TEXTO DE LECTURA =
-=-=-=-=-
Ulises Velázquez Gil
En una de sus últimas
entrevistas, la primera actriz Ofelia Guilmain expresó toda una vida en esta
lapidaria frase: La juventud no se lleva puesta, se ejerce, y para una mujer
llena de vitalidad en el escenario, más que lapidaria, es contundente. Dentro
del mundo de las letras, sucede algo muy extraño: los noveles autores siguen
cánones de ancianos, mientras que los creadores consumados vuelven al berrinche
infantil. (Ni el justo medio se consigue ni de oídas…)
Sin embargo,
existen autores hoy consolidados que en ningún momento se tildaron de
sabihondos ni de ingenuos, sino que mantuvieron constante su pasión por la
cultura, tal es el caso del dominicano Pedro Henríquez Ureña, de quien hoy
podemos leer su inabarcable obra crítica y de creación, todavía susceptible a
sorpresas como a gratas enseñanzas. Pero esa pasión y esa maestría no se dieron
de la noche a la mañana. Sus Memorias,
Diario y Notas de viaje son la constancia de un aprendizaje
completo, a guisa de significarse en un ancho y ajeno mundo donde el “tanto
tienes, tanto vales” determina el rumbo a seguir. Y esta obra muestra otro modo
de ver un mundo. (Con calma y nos amanecemos…)
-=-=-=-=-
LISTA DE REGISTROS =
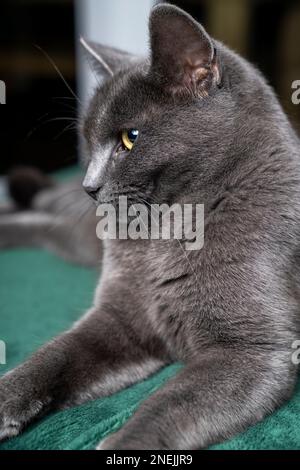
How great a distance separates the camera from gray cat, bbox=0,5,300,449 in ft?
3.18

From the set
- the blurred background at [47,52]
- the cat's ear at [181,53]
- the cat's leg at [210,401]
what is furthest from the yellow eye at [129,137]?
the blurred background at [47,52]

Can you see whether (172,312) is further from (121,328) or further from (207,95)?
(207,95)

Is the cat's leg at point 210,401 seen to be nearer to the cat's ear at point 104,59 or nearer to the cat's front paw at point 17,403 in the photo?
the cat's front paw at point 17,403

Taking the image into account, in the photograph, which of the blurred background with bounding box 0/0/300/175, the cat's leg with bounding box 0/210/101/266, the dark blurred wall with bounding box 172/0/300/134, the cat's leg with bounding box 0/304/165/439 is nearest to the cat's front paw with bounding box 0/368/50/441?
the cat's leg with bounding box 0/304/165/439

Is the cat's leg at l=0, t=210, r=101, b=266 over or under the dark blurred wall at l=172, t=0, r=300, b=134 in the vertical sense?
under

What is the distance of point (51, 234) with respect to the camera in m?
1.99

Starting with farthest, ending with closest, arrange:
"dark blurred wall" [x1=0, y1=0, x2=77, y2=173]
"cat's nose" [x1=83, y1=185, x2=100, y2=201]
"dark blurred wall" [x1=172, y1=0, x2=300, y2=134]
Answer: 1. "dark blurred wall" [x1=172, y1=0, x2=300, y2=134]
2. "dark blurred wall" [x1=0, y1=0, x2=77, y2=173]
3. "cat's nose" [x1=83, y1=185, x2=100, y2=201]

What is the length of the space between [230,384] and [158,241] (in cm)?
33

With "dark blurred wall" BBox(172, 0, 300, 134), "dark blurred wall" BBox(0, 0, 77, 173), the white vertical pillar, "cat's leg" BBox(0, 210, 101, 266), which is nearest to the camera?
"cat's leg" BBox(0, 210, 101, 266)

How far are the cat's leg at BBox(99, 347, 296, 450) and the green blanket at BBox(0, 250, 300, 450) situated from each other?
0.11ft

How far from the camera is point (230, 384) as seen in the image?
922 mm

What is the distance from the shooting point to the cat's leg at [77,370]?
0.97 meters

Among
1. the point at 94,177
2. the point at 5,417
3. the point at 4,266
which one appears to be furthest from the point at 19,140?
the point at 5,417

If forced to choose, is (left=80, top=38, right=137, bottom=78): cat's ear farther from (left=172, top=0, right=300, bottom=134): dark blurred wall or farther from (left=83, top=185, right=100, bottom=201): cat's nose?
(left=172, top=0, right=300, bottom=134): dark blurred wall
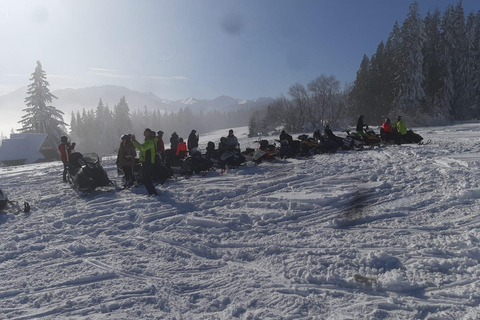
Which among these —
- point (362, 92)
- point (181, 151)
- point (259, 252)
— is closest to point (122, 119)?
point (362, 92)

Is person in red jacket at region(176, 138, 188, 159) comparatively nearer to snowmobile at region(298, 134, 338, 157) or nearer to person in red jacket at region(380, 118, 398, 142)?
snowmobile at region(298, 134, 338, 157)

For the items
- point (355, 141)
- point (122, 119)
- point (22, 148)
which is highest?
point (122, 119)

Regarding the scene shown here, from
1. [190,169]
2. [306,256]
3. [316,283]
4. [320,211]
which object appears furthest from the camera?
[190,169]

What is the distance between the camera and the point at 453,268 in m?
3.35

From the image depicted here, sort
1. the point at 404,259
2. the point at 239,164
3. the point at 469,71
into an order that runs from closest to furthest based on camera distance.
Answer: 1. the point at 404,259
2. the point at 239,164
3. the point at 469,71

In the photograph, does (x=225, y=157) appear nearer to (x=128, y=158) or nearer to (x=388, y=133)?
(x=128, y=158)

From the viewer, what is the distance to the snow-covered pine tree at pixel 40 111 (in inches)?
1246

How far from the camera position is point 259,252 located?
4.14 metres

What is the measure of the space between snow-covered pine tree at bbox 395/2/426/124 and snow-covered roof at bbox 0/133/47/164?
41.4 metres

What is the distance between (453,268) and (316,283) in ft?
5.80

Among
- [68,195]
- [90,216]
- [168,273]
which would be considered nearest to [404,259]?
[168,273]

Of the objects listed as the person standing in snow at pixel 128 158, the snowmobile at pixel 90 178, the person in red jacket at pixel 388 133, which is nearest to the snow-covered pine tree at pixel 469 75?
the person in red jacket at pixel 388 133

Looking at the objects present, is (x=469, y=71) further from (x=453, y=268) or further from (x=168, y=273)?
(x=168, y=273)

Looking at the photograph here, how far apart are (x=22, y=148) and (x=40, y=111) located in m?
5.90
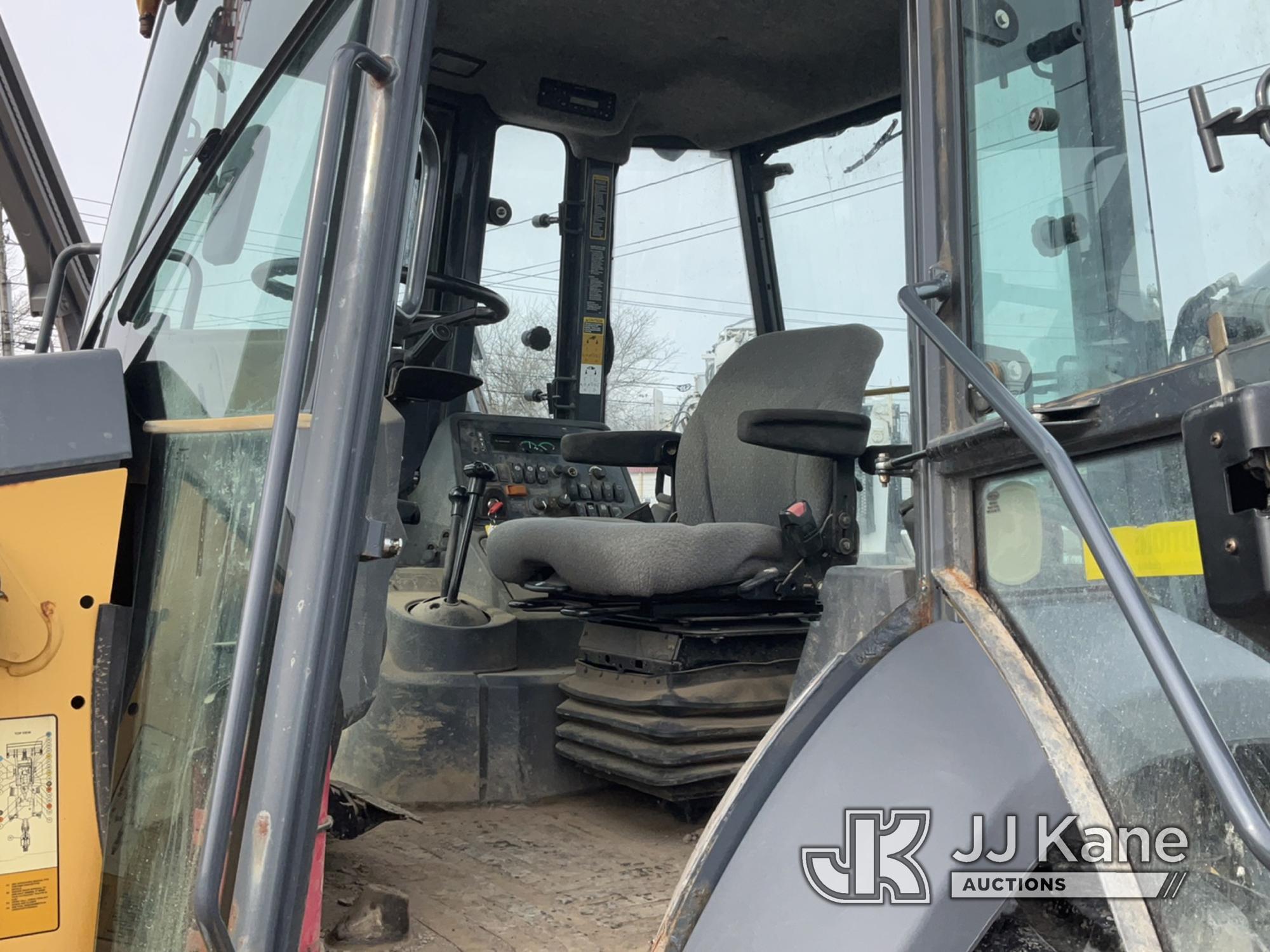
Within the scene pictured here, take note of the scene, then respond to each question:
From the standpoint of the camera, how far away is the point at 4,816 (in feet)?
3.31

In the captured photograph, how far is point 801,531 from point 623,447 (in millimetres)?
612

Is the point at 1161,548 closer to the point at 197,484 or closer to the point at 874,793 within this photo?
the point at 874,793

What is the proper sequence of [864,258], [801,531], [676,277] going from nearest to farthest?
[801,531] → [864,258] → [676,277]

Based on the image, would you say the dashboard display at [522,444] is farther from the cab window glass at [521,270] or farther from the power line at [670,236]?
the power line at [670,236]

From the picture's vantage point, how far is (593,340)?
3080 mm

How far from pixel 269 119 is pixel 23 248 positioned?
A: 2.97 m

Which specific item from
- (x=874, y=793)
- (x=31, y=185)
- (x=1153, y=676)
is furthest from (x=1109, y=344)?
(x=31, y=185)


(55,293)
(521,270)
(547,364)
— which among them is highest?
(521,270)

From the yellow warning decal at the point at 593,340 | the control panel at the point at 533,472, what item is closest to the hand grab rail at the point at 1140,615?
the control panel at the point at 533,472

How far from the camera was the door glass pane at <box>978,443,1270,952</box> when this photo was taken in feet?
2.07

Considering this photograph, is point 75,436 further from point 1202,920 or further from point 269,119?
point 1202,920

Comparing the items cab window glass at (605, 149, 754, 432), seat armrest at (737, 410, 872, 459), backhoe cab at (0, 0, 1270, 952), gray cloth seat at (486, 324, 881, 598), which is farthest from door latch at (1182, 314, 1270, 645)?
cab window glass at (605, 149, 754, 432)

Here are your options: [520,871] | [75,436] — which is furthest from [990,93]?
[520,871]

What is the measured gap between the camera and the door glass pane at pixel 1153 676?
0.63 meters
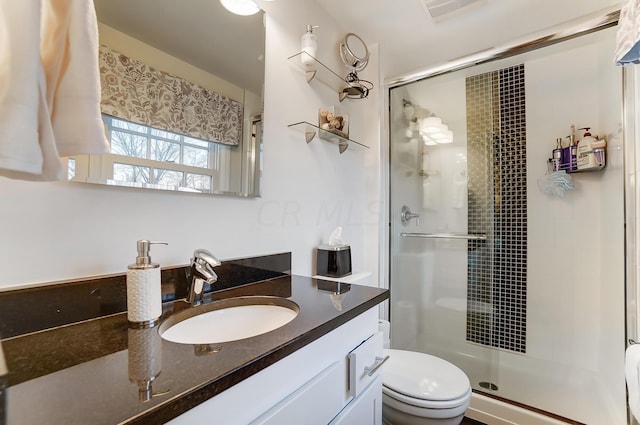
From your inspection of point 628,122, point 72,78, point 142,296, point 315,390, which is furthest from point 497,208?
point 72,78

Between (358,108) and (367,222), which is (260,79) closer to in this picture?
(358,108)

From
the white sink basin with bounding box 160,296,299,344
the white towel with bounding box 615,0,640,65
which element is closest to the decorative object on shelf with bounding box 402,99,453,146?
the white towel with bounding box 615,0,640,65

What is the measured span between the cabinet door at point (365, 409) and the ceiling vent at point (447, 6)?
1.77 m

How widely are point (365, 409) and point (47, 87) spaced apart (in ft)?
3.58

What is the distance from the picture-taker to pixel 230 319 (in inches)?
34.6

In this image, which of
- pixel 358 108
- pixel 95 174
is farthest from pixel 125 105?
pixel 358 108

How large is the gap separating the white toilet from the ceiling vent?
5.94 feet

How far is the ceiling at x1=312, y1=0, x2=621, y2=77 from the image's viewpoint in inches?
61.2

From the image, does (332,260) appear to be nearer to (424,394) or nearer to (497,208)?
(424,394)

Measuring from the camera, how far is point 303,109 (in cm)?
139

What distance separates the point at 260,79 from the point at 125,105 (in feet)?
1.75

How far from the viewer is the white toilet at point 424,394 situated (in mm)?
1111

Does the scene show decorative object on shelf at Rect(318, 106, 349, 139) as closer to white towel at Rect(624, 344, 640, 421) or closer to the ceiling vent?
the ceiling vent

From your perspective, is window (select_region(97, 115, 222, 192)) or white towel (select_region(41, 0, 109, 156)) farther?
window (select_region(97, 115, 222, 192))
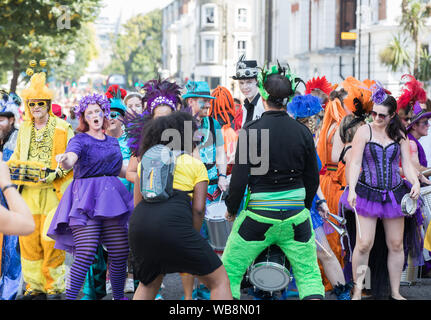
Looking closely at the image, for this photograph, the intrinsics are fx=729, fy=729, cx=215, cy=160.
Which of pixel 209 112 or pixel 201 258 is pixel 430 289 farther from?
-=-=-=-=-
TAREAS OBLIGATORIAS =
[1] Según el texto sobre Pedro Henríquez Ureña, ¿qué escritos suyos son la constancia de un aprendizaje completo?
[2] Indica cuántas líneas de los registros contienen la cadena "right", distinguiendo entre mayúsculas y minúsculas.
El texto y los registros proceden de fuentes distintas.

RESPUESTAS =
[1] Sus Memorias, Diario y Notas de viaje.

[2] 2